= Dorothy Dixer =

Australian political term

In Australian politics, a Dorothy Dixer is a rehearsed or planted question asked of a government Minister by a backbencher of their own political party during Parliamentary Question Time.

The term can be used in a mildly derogatory sense, but in common usage today is simply pre-arranged questions from a friendly audience member. Often, the question has been written by the Minister or their staff rather than by the questioner, and is used to give the Minister a chance to promote themselves or the work of the Government, or to criticise the opposition party's policies, to raise the profile of the backbench Member asking the question, or to consume the time available for questioning and thereby avoid tougher questions. It is a common and widely accepted tactic during Question Time in the House of Representatives and the Senate.

While it is rare, it would be possible for a backbencher on the Government side of the house to ask a member of the Government a question without it being regarded as a Dorothy Dixer. Such a question would be one that the Minister had not planted and was not aware of in advance.

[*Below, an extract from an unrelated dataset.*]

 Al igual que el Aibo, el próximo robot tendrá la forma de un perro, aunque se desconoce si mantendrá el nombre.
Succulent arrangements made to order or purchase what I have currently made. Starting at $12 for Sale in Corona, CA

It is common for "Dorothy Dixers" to end in the question: "Is the Minister aware of any alternative policies?" This enables the responding Minister to launch into extended criticism of the Opposition and their policy on the question's subject matter, which may include a pre-planned speech intended as a character assassination of an opposition member, while still remaining technically relevant to the question as asked as Standing orders require. These questions or the answers to them are often based upon, refer to, or build upon, party line propaganda written earlier in the day by ideologically friendly members of the news media.

== History ==

The term references American advice columnist Dorothy Dix's reputed practice of making up her own questions to allow her to publish more interesting answers. "Dorothy Dixer" has been used in Australian politics since the 1950s, and has become increasingly common in everyday usage, although the term is now frequently shortened to "Dixer". However, the term is virtually unknown in other countries where Dix's column was equally popular.

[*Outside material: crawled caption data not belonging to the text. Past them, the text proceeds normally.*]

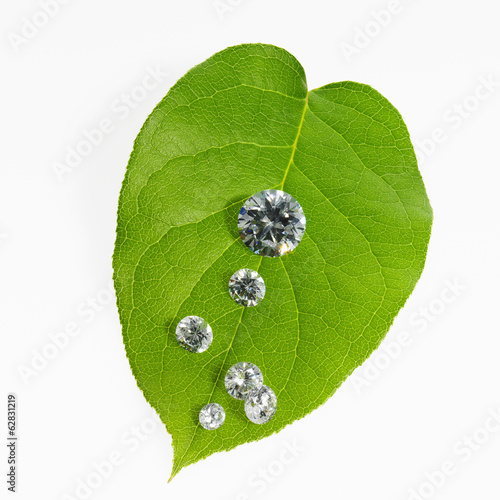 A leaf with vein pattern with small glass reflective objects, or gems, gem cut sparkling.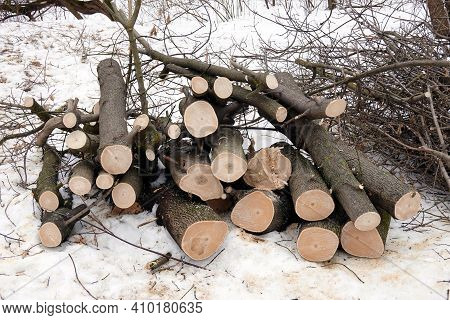 Many Sawed Tree Trunks And Branches Stacked In A Pile In The Forest On A Winter Day Front View Close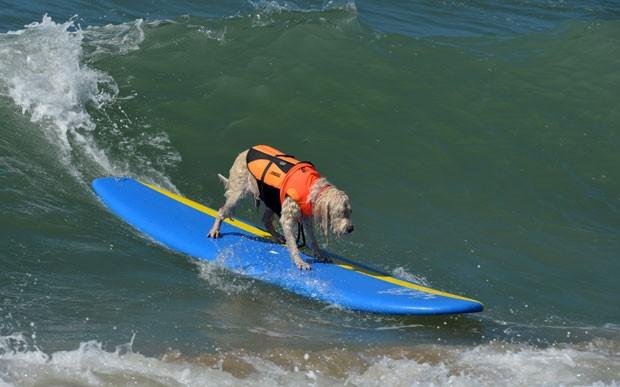 Cachorro participa de campeonato de surfe na Califórnia, nos EUA, (Foto: Mark Ralston/AFP)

In 2015, the Parliament of Victoria abolished Dorothy Dixers, replacing them instead with ministers' statements, where ministers are granted up to two minutes during question time to advise parliament on new government initiatives, projects and achievements.

==Usage==
In his book An Introduction to Australian Politics, Dean Jaensch observes:

A growing number of questions are of the 'Dorothy-Dix' type (from the government backbench) and attempts to win political points (from both sides of the house).

Similarly, Don Aitkin and Brian Jinks observe in their book Australian Political Institutions:

It is common practice for a minister to have a government backbencher ask a pre-arranged question which can be answered in such a way as to praise the government or exploit a weakness in the Opposition. Such 'Dorothy Dix' questions (after the syndicated 'advice' column which once appeared in popular magazines), are in effect occasions for ministers' speeches, rather than for parliamentary criticism of the executive.
The term is also used (as a "Dorothy Dix" or just a "Dorothy") as rhyming slang in cricket for a six.